As a musician who loves to improvise, that freedom is addicting. The ever-changing environments opened up opportunities to play with some larger names like prominent jazz drummer Jeff Hamilton, who played on Amend’s debut album.
But even as a regularly-billed player at Denver clubs, Amend sometimes misses being a part of a band, building relationships and momentum as a group instead of as an individual. That’s why he wrote and recorded his newest album, Heliotrope, featuring an eight-piece jazz ensemble of his best friends, called the Tom Amend Octet. He refers to them as the “little big band,” and you can hear that description all over Heliotrope: five-part horn lines intermixed with a rhythm section emulate a big band style, but in a chamber setting. The octet brings him fond memories of the educational jazz ensembles he joined in high school and at the University of Northern Colorado.
“I wanted a chance to get my friends [together] and play on the same record,” Amend says, “since we’ve never all played on the same gig.”
Amend admits it’s a weird time to try to bring a larger jazz ensemble to Colorado’s live jazz scene, especially with live shows still practicing social distancing measures, but he’s hopeful of the octet becoming more of a band, as opposed to a one-off gig.
Developing the band relationship from an early age made him the musician he is now, and he recognizes the importance of sharing that coaching and experience with younger generations. Alongside teaching his own private students, and having a studio of young jazz pianists as an adjunct professor at the University of Northern Colorado, he mentors small ensembles at Colorado Conservatory for the Jazz Arts (CCJA), a non-profit organization that mentors young musicians in the art of jazz music. In each of these scenarios, Amend teaches the ensembles and individuals how to adapt to their settings, very much like he does.

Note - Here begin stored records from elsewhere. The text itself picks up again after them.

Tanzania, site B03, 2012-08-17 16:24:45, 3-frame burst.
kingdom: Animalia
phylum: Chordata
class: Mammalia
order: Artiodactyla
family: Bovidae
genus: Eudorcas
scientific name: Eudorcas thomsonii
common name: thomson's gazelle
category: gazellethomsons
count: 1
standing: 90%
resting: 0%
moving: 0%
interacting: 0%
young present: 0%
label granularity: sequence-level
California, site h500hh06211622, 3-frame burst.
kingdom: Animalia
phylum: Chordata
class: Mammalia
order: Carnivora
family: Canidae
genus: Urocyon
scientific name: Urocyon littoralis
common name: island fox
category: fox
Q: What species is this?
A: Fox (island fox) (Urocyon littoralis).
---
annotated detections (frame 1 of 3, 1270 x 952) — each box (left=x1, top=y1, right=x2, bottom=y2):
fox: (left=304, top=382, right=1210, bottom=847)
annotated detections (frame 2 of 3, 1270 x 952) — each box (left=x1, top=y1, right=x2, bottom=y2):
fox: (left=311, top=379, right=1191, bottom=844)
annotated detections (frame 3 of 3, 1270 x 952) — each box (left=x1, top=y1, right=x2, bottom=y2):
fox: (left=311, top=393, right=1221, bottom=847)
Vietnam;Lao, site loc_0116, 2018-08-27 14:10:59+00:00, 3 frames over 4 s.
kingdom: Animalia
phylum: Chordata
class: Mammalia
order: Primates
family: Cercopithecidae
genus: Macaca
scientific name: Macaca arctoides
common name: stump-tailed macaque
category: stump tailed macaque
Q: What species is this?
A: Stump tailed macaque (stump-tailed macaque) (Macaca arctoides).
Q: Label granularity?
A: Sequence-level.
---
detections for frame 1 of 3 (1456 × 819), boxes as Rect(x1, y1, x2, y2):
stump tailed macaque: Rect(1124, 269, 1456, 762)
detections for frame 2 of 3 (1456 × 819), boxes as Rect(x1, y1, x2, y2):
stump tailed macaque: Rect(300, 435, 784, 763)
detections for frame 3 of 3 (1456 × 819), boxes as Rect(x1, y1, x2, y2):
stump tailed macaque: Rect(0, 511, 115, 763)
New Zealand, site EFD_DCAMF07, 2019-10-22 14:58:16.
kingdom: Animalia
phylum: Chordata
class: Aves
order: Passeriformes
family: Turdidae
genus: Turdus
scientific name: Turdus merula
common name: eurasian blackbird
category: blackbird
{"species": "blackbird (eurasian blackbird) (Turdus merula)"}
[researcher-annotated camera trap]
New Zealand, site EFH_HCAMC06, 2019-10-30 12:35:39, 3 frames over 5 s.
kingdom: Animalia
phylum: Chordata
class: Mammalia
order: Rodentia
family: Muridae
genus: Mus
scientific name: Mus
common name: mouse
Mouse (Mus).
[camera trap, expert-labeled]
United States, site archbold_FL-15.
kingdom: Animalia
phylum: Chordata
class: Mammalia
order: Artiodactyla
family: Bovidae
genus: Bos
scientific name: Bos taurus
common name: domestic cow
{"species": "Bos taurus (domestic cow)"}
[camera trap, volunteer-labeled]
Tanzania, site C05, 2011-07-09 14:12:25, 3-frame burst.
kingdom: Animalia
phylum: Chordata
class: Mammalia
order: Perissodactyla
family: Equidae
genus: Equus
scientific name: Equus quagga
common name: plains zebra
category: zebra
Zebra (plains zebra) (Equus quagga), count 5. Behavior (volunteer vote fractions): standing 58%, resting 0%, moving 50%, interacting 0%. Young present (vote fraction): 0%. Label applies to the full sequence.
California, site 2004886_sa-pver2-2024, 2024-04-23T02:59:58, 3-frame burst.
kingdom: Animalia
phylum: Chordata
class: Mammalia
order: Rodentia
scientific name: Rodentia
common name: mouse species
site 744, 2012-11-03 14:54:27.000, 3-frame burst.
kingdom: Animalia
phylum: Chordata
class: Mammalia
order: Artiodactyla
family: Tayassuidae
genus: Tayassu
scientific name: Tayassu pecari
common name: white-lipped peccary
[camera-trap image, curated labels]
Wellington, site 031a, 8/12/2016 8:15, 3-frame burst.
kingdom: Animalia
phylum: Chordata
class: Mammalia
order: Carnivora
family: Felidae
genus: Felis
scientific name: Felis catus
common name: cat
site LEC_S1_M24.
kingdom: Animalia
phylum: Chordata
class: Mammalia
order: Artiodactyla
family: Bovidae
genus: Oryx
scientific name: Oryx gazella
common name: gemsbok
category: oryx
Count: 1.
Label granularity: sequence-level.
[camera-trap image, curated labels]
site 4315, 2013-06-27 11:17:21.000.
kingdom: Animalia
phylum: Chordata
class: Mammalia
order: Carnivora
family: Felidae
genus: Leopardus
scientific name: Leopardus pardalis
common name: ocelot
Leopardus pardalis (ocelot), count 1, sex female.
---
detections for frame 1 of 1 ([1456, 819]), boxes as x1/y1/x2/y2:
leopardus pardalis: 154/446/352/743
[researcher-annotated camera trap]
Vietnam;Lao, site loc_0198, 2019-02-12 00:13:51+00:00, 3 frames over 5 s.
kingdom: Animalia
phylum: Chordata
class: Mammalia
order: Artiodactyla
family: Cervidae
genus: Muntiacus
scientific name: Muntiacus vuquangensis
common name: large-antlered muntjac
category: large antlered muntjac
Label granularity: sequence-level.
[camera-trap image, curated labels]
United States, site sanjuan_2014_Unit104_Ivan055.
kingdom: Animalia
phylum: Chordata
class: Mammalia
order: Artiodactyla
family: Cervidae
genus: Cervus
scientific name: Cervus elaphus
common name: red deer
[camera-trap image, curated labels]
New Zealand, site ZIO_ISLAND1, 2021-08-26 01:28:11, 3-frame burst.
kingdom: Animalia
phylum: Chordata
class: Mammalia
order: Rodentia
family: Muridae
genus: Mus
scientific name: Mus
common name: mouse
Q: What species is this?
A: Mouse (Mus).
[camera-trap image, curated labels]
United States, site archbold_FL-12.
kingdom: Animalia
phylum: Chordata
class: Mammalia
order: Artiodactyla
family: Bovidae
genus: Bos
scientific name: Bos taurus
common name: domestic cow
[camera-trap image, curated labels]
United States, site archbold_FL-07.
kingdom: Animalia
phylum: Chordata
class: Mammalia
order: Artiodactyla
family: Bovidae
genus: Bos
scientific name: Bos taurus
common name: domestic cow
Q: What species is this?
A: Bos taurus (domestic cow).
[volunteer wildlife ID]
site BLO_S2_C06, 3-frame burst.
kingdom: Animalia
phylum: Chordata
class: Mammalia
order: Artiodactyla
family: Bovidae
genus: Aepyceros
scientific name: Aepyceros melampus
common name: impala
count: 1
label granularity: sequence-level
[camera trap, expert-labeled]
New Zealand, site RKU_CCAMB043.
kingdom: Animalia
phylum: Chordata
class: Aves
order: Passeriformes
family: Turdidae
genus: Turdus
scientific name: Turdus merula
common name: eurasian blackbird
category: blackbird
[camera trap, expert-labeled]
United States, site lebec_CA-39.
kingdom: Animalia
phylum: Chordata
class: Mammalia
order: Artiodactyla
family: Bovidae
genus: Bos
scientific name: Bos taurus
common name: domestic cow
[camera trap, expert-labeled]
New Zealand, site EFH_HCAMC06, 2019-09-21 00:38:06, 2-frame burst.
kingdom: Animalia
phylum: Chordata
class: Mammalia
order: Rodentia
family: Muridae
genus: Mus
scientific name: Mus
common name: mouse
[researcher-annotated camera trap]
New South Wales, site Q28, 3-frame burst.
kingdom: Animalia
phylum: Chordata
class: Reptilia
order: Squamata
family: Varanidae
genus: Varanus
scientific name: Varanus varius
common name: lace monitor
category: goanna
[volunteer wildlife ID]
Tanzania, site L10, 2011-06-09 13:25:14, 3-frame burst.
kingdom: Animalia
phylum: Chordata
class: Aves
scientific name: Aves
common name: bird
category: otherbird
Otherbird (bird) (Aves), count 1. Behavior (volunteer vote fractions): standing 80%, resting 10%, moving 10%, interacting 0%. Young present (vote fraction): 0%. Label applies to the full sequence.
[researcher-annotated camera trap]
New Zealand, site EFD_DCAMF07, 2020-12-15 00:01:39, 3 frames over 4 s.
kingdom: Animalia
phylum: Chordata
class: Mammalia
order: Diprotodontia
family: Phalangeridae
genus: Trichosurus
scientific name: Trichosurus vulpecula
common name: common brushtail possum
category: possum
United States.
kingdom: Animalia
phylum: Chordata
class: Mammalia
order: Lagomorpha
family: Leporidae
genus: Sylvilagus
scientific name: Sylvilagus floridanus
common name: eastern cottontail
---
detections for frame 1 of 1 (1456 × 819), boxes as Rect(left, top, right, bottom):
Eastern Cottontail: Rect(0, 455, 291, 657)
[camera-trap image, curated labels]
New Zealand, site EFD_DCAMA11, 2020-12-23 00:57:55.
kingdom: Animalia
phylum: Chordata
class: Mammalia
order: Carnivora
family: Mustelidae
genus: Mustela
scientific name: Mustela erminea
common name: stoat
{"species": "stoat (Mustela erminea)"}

“One of my combos didn’t have a bass player, so we’re doing an organ-trio setting,” said Amend, proving that improvisation can be more than just choosing which notes to play.
Programs like the ones he now directs are what inspired Amend to chase after music in the first place, and whether returning to his roots or finding new musical spaces, he is excited for whatever scenarios life tosses his way – so long as a little improvisation is involved.